CHAPTER 10
Smith–Waterman Algorithm (Local Alignment)

CS Mukhopadhyay and RK Choudhary

School of Animal Biotechnology, GADVASU, Ludhiana

10.1 INTRODUCTION

The Smith–Waterman algorithm (Smith and Waterman, 1981) is a dynamic programming tool that is used for local alignment, to compare molecular sequences of any length with an aim to identify the conserved region(s). It is a modified form of the Needleman–Wunsch algorithm, where tracing back is stopped as soon as a score of zero (0) is encountered in the path.
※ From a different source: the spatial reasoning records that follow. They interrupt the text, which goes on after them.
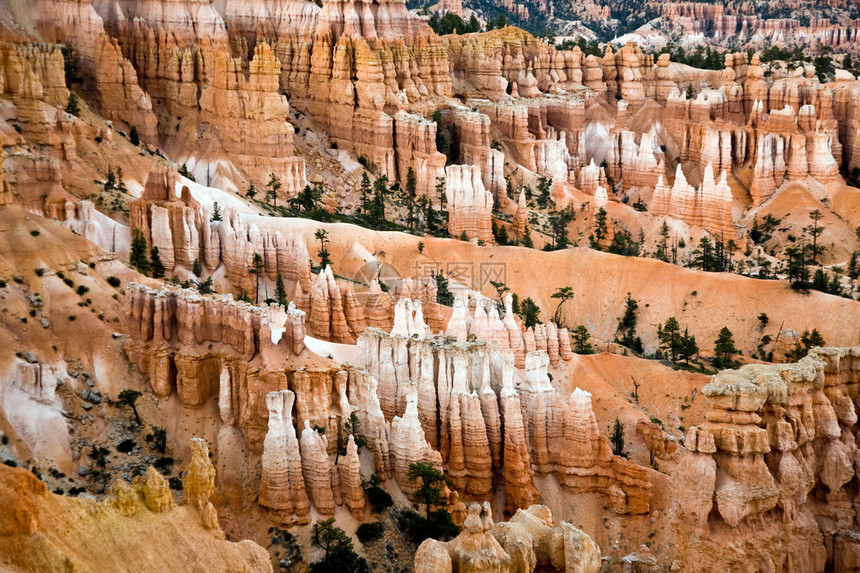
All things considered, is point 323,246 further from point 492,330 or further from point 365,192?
point 492,330

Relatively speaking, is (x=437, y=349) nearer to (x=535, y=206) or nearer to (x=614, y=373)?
(x=614, y=373)

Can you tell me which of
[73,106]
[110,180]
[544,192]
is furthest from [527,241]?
[73,106]

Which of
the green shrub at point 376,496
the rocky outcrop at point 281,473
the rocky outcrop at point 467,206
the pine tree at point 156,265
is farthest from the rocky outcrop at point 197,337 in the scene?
the rocky outcrop at point 467,206

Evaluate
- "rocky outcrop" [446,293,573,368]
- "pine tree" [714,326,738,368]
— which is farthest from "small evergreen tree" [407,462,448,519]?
"pine tree" [714,326,738,368]

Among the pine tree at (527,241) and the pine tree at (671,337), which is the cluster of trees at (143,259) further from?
the pine tree at (527,241)

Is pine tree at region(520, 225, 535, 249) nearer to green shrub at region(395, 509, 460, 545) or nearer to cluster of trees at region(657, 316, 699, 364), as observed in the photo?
cluster of trees at region(657, 316, 699, 364)

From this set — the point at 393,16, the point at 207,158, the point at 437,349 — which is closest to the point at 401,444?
the point at 437,349
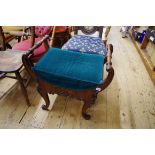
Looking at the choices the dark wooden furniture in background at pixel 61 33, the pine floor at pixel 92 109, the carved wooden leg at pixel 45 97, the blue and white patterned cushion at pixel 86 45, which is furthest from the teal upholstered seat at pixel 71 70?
the dark wooden furniture in background at pixel 61 33

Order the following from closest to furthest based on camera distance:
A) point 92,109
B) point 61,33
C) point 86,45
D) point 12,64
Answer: point 12,64
point 92,109
point 86,45
point 61,33

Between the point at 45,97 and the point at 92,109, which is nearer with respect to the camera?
the point at 45,97

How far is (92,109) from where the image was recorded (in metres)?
1.69

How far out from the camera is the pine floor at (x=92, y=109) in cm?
→ 153

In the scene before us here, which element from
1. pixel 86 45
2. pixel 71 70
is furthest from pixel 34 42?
pixel 71 70

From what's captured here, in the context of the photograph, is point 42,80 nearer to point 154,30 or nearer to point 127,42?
point 154,30

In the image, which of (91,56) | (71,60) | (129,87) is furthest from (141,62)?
(71,60)

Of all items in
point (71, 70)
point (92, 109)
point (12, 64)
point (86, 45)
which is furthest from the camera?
point (86, 45)

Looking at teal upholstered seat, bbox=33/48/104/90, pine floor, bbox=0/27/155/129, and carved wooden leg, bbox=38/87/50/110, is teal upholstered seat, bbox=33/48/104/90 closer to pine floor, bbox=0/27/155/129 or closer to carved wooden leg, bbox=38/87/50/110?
carved wooden leg, bbox=38/87/50/110

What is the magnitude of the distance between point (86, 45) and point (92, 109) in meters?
0.73

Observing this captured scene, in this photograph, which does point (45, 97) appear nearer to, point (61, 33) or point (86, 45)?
point (86, 45)

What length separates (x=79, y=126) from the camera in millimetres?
1501

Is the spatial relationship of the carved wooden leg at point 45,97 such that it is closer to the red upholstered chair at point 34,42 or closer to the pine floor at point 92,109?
the pine floor at point 92,109

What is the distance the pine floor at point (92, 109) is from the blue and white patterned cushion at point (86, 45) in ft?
1.72
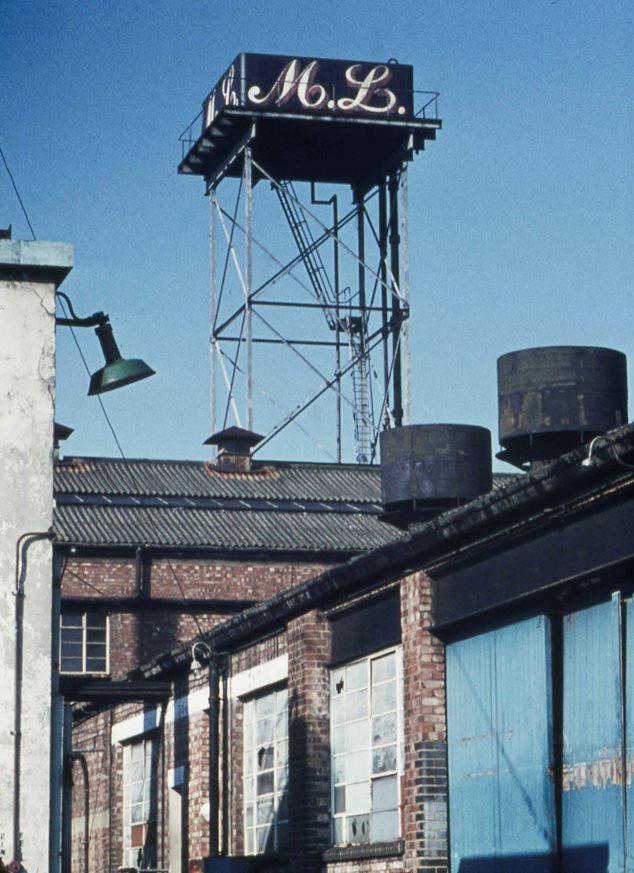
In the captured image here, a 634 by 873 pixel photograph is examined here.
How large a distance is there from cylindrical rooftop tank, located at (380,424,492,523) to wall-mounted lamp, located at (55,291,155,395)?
9.96 meters

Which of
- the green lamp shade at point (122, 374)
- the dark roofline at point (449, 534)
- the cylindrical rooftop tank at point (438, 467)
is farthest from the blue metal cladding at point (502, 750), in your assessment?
the cylindrical rooftop tank at point (438, 467)

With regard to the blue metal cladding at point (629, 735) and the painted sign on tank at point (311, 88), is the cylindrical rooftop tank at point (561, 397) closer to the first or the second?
the blue metal cladding at point (629, 735)

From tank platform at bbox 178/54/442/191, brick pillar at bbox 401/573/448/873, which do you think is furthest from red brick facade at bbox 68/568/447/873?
tank platform at bbox 178/54/442/191

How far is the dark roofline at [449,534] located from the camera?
1492cm

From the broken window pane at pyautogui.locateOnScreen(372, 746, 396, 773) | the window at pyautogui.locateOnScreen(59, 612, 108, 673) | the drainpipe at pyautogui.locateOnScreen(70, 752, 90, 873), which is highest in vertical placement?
the window at pyautogui.locateOnScreen(59, 612, 108, 673)

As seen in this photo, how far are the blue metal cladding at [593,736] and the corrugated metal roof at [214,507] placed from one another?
1968cm

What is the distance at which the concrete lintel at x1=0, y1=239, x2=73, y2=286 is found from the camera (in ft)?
50.6

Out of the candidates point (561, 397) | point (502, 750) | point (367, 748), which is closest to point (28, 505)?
point (502, 750)

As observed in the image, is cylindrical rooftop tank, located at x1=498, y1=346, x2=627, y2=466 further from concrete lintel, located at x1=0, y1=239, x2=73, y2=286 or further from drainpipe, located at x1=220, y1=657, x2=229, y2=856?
concrete lintel, located at x1=0, y1=239, x2=73, y2=286

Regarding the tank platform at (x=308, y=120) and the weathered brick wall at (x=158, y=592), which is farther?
the tank platform at (x=308, y=120)

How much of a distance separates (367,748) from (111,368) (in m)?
7.07

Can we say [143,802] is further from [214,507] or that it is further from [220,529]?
[214,507]

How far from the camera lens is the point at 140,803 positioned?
95.3ft

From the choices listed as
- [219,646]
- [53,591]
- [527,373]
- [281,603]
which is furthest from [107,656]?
[53,591]
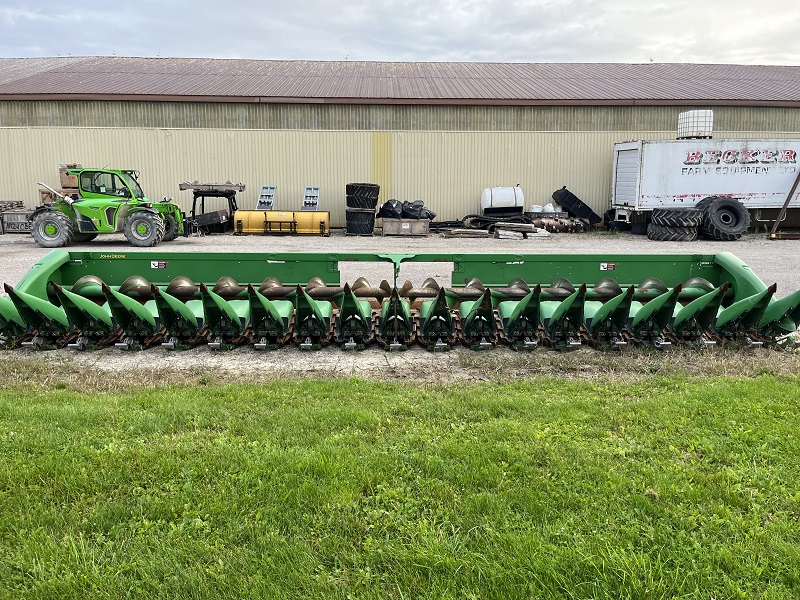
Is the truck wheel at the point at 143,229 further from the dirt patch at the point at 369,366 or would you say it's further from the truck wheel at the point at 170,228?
the dirt patch at the point at 369,366

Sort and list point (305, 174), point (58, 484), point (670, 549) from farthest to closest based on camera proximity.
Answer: point (305, 174), point (58, 484), point (670, 549)

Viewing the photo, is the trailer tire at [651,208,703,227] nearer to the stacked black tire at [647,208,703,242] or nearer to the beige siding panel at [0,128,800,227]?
the stacked black tire at [647,208,703,242]

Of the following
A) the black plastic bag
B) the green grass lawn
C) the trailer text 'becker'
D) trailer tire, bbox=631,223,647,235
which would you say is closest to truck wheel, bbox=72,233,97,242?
the black plastic bag

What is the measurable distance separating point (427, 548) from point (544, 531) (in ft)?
1.67

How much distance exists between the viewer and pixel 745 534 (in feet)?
8.98

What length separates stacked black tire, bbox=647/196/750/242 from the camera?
59.5 feet

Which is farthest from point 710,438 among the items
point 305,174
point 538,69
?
point 538,69

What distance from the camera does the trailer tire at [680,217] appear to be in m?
18.1

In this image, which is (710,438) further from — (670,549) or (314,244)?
(314,244)

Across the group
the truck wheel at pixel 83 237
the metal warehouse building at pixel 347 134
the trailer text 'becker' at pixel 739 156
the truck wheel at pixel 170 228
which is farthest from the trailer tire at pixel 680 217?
the truck wheel at pixel 83 237

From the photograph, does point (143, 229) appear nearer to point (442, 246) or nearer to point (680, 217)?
point (442, 246)

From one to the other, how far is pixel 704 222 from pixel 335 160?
11667 mm

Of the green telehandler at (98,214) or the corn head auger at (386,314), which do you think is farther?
the green telehandler at (98,214)

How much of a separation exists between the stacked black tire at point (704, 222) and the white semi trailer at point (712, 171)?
0.46 m
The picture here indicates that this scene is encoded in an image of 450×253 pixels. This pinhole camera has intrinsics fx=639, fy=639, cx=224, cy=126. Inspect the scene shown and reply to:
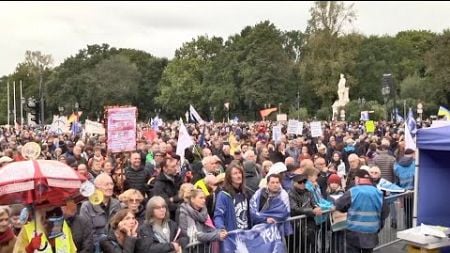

The scoring is done by replacing the negative values with zeroes in a cell.

10.2 OBJECTIVE

To align two sequences (nucleotide or amino acid) to find out the local region(s) of similarity, using the Smith–Waterman algorithm.

10.3 PROCEDURE

Two sequences will be utilized for local alignment using the Smith–Waterman algorithm:

  • Seq1: CTAGTAG
  • Seq2: CAGGTAGTG

10.3.1 Step 1: scoring scheme

The award for match and penalty for mismatch and gaps (horizontal and vertical) may be modified.

  • Match score (Sij) = 2
  • Mismatch penalty (Sij) = –1
  • Gap penalty (d) = –2

Here, “i” (varying from 1, 2, …, m) and “j” (varying from 1, 2, …, n) refer to the indexes for the row and column numbers of the cell of the scoring matrix, respectively.

Like the NW algorithm, dynamic scoring starts from the top left to the bottom right.

10.3.2 Step 2: matrix construction

  1. Write the sequences (Seq1 and Seq2) along the Y‐axis (along the rows) and the X‐axis (along the columns), respectively.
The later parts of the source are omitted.